'Si Vis Pacem Para Bellum'

Jum'at, 11 Maret 2022 - 16:58 WIB
loading...
Si Vis Pacem Para Bellum
Juniarta (Foto: Ist)
A A A
JUNIARTA
Pengamat Politik Keamanan, Alumni Pascasarjana Ilmu Politik Universitas Indonesia

JIKA pemberitaan media massa internasional kerap mempertanyakan apa yang diinginkan Rusia dari Ukraina, tulisan ini akan diawali dengan pertanyaan yang berbeda. Apa yang sebenarnya diinginkan The West dan NATO dari konflik antara Ukraina dan Rusia?

- DATA YANG DIBERIKAN -
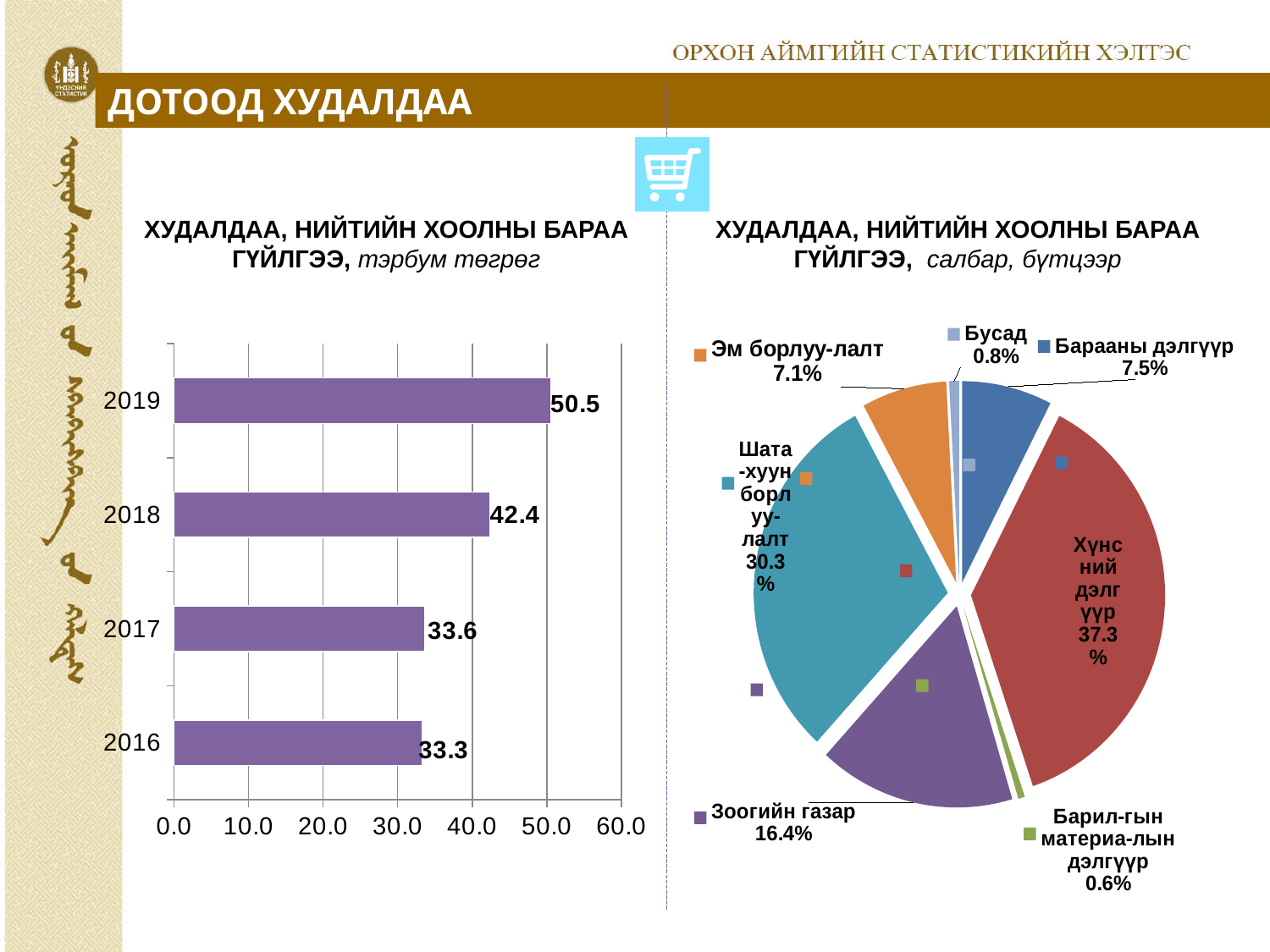
On the right pie chart, how many slices are there? 7 On the right pie chart, what share does Зоогийн газар have? 16.4% On the left bar chart, what is the value for 2017? 33.6 On the left bar chart, what is the value for 2019? 50.5 On the left bar chart, which year has the lowest value? 2016 What kind of chart is the chart on the left of the slide? bar chart On the right pie chart, which category has the smallest share? Барилгын материалын дэлгүүр On the left bar chart, do the values rise or fall from 2016 to 2019? rise On the left bar chart, what is the difference between the values for 2019 and 2018? 8.1 On the left bar chart, how many years are shown? 4 On the right pie chart, what share does Хүнсний дэлгүүр have? 37.3% On the left bar chart, which year has the highest value? 2019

- PETUNJUK LATIHAN -
1. Menurut tulisan tentang konflik Ukraina dan Rusia, pertanyaan apa yang dipakai penulis untuk membuka tulisannya?
2. Sambung tulisan tentang konflik Ukraina dan Rusia setelah kalimat terakhirnya.

- JAWABAN TIAP BUTIR -
1. Apa yang sebenarnya diinginkan The West dan NATO dari konflik antara Ukraina dan Rusia?

2.
Dalam The Geographical Pivot of History (1904), Sir Harold Mackinder mengemukakan bahwa “Who rules East Europe, command the Heartland; Who rules The Heartland, command the World-island; who rules the World-island, commands the world.” Hal tersebut dikarekan posisi jalur pipa gas lintas benua terletak di Eropa Timur Di bawah kepemimpinan Vladimir Putin, Rusia berhasil memanfaatkan posisi strategis dari wilayahnya dan menjadi salah satu negara pemasok gas terbesar di dunia. Beberapa negara di Eropa juga sangat tergantung dengan pasokan gas Rusia. Ketergantungan tersebut yang kemudian menjadi senjata Rusia untuk meningkatkan pengaruhnya di Eropa (gas weapon). Kekhawatiran negara barat terhadap ketergantungan Eropa terhadap pasokan gas Rusia adalah awal dari keinginan negara Barat menguasai Ukraina.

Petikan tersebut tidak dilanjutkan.